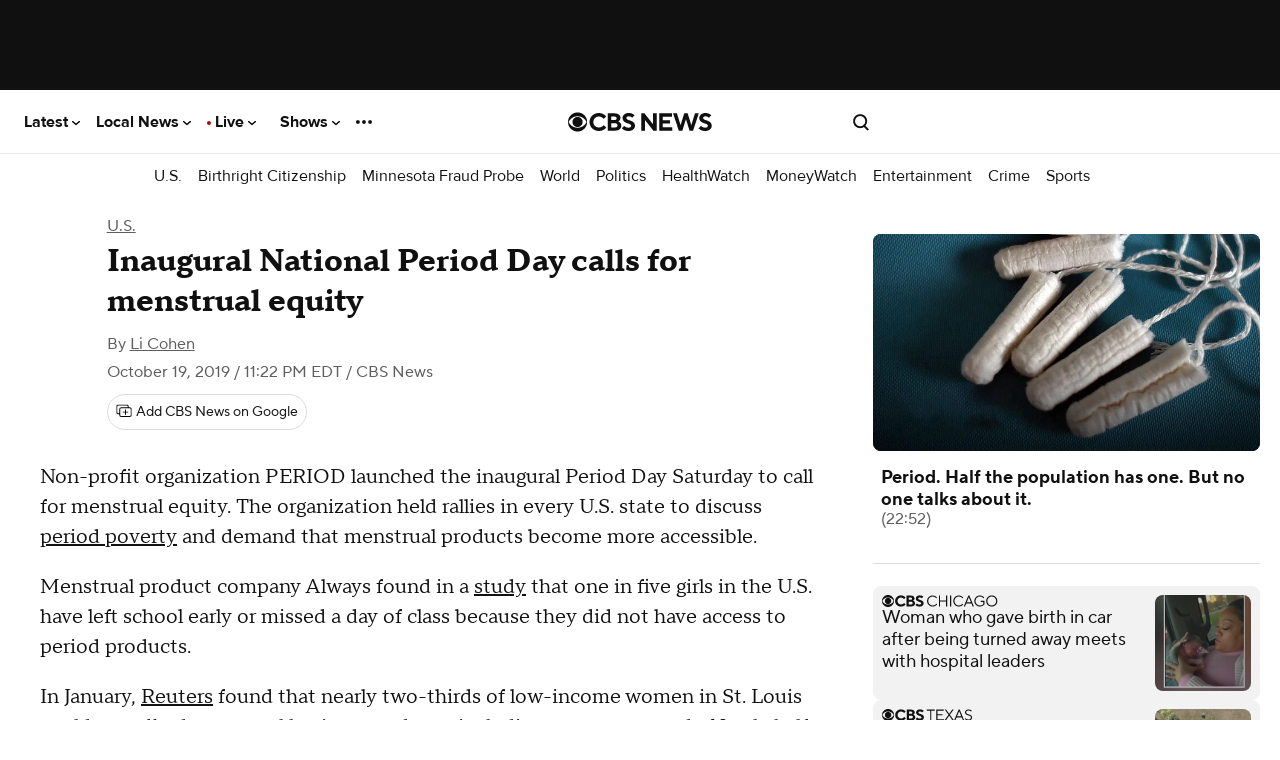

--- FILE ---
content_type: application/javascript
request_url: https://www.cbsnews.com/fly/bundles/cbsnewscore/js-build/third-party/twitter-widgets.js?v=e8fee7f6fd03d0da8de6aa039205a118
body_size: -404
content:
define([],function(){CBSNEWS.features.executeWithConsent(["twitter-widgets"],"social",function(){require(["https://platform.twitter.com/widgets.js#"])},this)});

++++++

Each line above that carries the string "twitter" has to be returned.

■ EXPECTED ANSWER
request_url: https://www.cbsnews.com/fly/bundles/cbsnewscore/js-build/third-party/twitter-widgets.js?v=e8fee7f6fd03d0da8de6aa039205a118
define([],function(){CBSNEWS.features.executeWithConsent(["twitter-widgets"],"social",function(){require(["https://platform.twitter.com/widgets.js#"])},this)});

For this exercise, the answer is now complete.